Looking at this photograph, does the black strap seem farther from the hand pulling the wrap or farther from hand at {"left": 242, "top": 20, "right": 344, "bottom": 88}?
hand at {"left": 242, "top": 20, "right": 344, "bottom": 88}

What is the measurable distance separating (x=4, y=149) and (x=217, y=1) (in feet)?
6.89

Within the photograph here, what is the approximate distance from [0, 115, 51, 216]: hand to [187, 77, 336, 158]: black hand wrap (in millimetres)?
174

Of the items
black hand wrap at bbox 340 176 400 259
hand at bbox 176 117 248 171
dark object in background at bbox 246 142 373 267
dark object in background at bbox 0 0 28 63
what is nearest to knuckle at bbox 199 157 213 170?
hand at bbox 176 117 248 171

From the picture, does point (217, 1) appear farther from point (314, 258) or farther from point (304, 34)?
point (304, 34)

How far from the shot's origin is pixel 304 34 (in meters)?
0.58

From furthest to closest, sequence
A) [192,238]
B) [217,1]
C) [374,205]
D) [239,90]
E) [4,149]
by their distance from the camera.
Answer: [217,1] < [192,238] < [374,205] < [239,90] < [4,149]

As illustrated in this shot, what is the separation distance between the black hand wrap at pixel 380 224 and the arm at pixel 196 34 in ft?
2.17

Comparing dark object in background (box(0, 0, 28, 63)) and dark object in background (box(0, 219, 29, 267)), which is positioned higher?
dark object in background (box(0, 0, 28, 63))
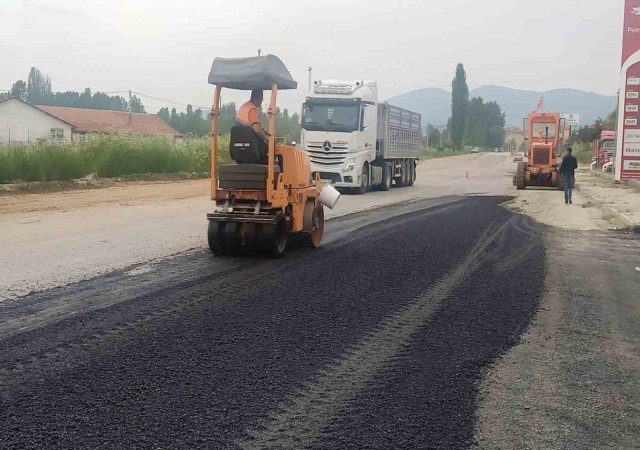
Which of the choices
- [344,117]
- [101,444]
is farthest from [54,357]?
[344,117]

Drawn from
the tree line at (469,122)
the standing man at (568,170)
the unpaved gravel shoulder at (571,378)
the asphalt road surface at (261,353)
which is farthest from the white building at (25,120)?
the tree line at (469,122)

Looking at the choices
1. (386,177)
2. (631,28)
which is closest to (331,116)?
(386,177)

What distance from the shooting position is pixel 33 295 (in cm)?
735

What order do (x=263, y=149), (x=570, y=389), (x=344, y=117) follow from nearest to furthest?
(x=570, y=389)
(x=263, y=149)
(x=344, y=117)

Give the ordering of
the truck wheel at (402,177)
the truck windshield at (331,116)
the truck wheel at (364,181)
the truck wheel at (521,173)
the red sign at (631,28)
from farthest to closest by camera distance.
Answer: the truck wheel at (402,177) < the truck wheel at (521,173) < the truck wheel at (364,181) < the red sign at (631,28) < the truck windshield at (331,116)

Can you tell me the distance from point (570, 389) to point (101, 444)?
316 centimetres

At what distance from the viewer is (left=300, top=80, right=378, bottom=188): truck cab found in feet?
74.6

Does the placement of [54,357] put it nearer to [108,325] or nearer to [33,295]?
[108,325]

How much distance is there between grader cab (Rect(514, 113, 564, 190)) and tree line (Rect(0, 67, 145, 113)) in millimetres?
92015

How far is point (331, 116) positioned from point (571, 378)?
18.2 metres

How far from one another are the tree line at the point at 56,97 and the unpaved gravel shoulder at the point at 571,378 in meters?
109

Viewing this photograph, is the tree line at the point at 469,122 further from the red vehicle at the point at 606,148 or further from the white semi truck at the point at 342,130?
the white semi truck at the point at 342,130

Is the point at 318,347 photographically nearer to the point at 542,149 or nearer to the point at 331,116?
the point at 331,116

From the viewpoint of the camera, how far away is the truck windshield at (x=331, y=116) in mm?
22734
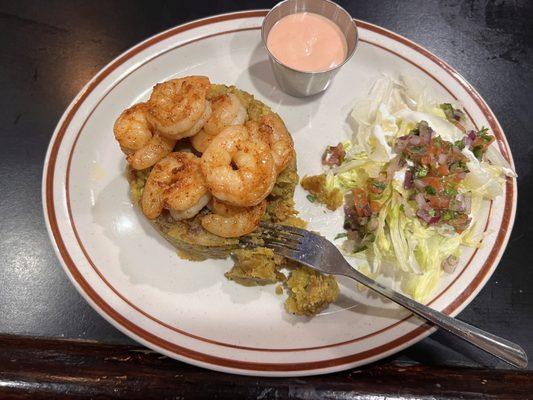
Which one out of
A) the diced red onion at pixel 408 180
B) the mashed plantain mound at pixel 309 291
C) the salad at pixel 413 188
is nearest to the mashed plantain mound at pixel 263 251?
the mashed plantain mound at pixel 309 291

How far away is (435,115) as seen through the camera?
3105 millimetres

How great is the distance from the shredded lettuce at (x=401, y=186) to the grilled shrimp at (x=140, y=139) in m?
1.21

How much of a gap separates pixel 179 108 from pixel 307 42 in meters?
1.24

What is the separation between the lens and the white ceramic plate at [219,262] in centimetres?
259

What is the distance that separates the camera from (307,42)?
123 inches

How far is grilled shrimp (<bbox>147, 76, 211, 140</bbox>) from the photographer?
2428 millimetres

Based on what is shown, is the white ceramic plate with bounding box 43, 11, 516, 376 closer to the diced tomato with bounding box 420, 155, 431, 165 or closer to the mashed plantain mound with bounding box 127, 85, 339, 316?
the mashed plantain mound with bounding box 127, 85, 339, 316

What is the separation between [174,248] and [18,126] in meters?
1.74

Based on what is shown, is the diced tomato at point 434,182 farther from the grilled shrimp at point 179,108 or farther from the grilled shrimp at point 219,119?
the grilled shrimp at point 179,108

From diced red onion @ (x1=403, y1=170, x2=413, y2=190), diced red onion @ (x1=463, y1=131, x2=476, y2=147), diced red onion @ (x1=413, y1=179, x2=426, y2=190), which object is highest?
diced red onion @ (x1=463, y1=131, x2=476, y2=147)

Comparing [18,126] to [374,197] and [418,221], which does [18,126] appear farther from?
[418,221]

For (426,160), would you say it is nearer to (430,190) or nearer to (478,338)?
(430,190)

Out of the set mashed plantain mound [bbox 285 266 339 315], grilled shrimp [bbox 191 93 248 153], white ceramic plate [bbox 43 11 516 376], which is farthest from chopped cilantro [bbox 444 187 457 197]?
grilled shrimp [bbox 191 93 248 153]

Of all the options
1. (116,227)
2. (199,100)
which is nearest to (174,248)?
(116,227)
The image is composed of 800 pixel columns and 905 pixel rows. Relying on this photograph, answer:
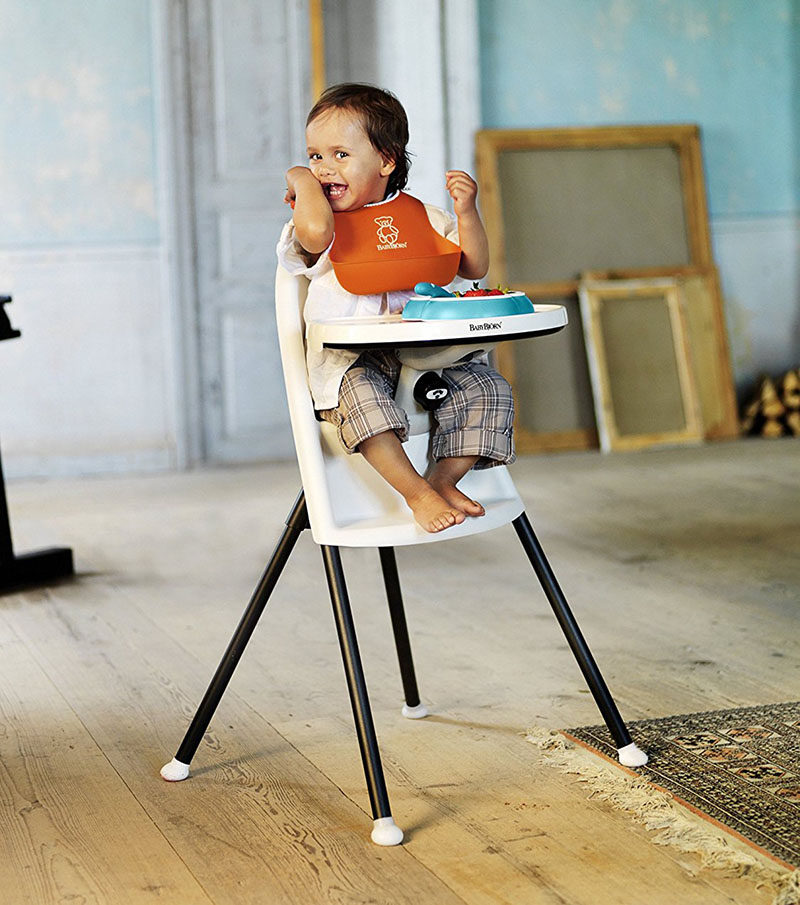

§ Challenge:
Copy every item above word for word, leaving out the pictures.

§ Answer to the exercise:
Looking at this photograph, does the black strap seem farther from the hand pulling the wrap or farther from hand at {"left": 242, "top": 20, "right": 344, "bottom": 88}?
hand at {"left": 242, "top": 20, "right": 344, "bottom": 88}

What is the measurable distance separating (x=4, y=149) and (x=217, y=1) (in feet)?
6.89

Within the photograph here, what is the approximate distance from [0, 115, 51, 216]: hand to [187, 77, 336, 158]: black hand wrap (in millimetres)?
174

Of the items
black hand wrap at bbox 340 176 400 259
hand at bbox 176 117 248 171
dark object in background at bbox 246 142 373 267
dark object in background at bbox 0 0 28 63
what is nearest to knuckle at bbox 199 157 213 170?
hand at bbox 176 117 248 171

From the picture, does point (217, 1) appear farther from point (314, 258) or farther from point (304, 34)?
point (304, 34)

How far from the shot's origin is pixel 304 34 (in meters)?
0.58

From furthest to closest, sequence
A) [192,238]
B) [217,1]
C) [374,205]
D) [239,90]
E) [4,149]
by their distance from the camera.
Answer: [217,1] < [192,238] < [374,205] < [239,90] < [4,149]

As illustrated in this shot, what is the separation distance between the black hand wrap at pixel 380 224 and the arm at pixel 196 34 in ft?
2.17

Comparing dark object in background (box(0, 0, 28, 63)) and dark object in background (box(0, 219, 29, 267)), which is positioned higher?
dark object in background (box(0, 0, 28, 63))
Which of the choices
- [344,117]
- [101,444]
is farthest from [54,357]?
[344,117]

Drawn from
the tree line at (469,122)
the standing man at (568,170)
the unpaved gravel shoulder at (571,378)
the asphalt road surface at (261,353)
which is farthest from the white building at (25,120)?
the tree line at (469,122)

Looking at the choices
1. (386,177)
2. (631,28)
which is closest to (331,116)?
(386,177)

What distance from the shooting position is pixel 33 295 (in cm)?
735

What order do (x=263, y=149), (x=570, y=389), (x=344, y=117) follow from nearest to furthest?
(x=570, y=389)
(x=263, y=149)
(x=344, y=117)

Give the ordering of
the truck wheel at (402,177)
the truck windshield at (331,116)
the truck wheel at (364,181)
the truck wheel at (521,173)
the red sign at (631,28)
from farthest to closest by camera distance.
Answer: the truck wheel at (402,177) < the truck wheel at (521,173) < the truck wheel at (364,181) < the red sign at (631,28) < the truck windshield at (331,116)

Can you tell me the distance from point (570, 389) to point (101, 444)?
316 centimetres

At what distance from the viewer is (left=300, top=80, right=378, bottom=188): truck cab found in feet?
74.6

Does the placement of [54,357] put it nearer to [108,325] or nearer to [33,295]?
[108,325]

How much distance is there between grader cab (Rect(514, 113, 564, 190)) and tree line (Rect(0, 67, 145, 113)) in millimetres?
92015

How far is point (331, 116) positioned from point (571, 378)?
18.2 metres

How far from one another are the tree line at the point at 56,97 and the unpaved gravel shoulder at the point at 571,378 in meters?
109

Viewing this photograph, is the tree line at the point at 469,122 further from the red vehicle at the point at 606,148 or further from the white semi truck at the point at 342,130?
the white semi truck at the point at 342,130

Is the point at 318,347 photographically nearer to the point at 542,149 or nearer to the point at 331,116?
the point at 331,116

From the viewpoint of the camera, how far away is the truck windshield at (x=331, y=116) in mm?
22734
Which one out of
A) the diced red onion at pixel 408 180
B) the mashed plantain mound at pixel 309 291
C) the salad at pixel 413 188
is nearest to the mashed plantain mound at pixel 263 251?
the mashed plantain mound at pixel 309 291

How far away is (435,115) as seen through the camera?
3105 millimetres

How great is the distance from the shredded lettuce at (x=401, y=186) to the grilled shrimp at (x=140, y=139) in m?
1.21

How much of a gap separates pixel 179 108 from pixel 307 42 in meters?
1.24

What is the separation between the lens and the white ceramic plate at [219,262] in centimetres?
259

What is the distance that separates the camera from (307,42)?
123 inches

How far is grilled shrimp (<bbox>147, 76, 211, 140</bbox>) from the photographer?
2428 millimetres

Based on what is shown, is the white ceramic plate with bounding box 43, 11, 516, 376 closer to the diced tomato with bounding box 420, 155, 431, 165 or closer to the mashed plantain mound with bounding box 127, 85, 339, 316?
the mashed plantain mound with bounding box 127, 85, 339, 316

What is the separation between [174,248] and [18,126] in meters?
1.74

Based on what is shown, is the diced tomato at point 434,182 farther from the grilled shrimp at point 179,108 or farther from the grilled shrimp at point 219,119?
the grilled shrimp at point 179,108

From diced red onion @ (x1=403, y1=170, x2=413, y2=190), diced red onion @ (x1=463, y1=131, x2=476, y2=147), diced red onion @ (x1=413, y1=179, x2=426, y2=190), which object is highest?
diced red onion @ (x1=463, y1=131, x2=476, y2=147)

Comparing [18,126] to [374,197] and [418,221], which does [18,126] appear farther from?
[418,221]

For (426,160), would you say it is nearer to (430,190) or nearer to (478,338)?
(430,190)

Out of the set mashed plantain mound [bbox 285 266 339 315], grilled shrimp [bbox 191 93 248 153], white ceramic plate [bbox 43 11 516 376], which is farthest from chopped cilantro [bbox 444 187 457 197]?
grilled shrimp [bbox 191 93 248 153]

Of all the options
1. (116,227)
2. (199,100)
which is nearest to (174,248)?
(116,227)
The image is composed of 800 pixel columns and 905 pixel rows. Relying on this photograph, answer:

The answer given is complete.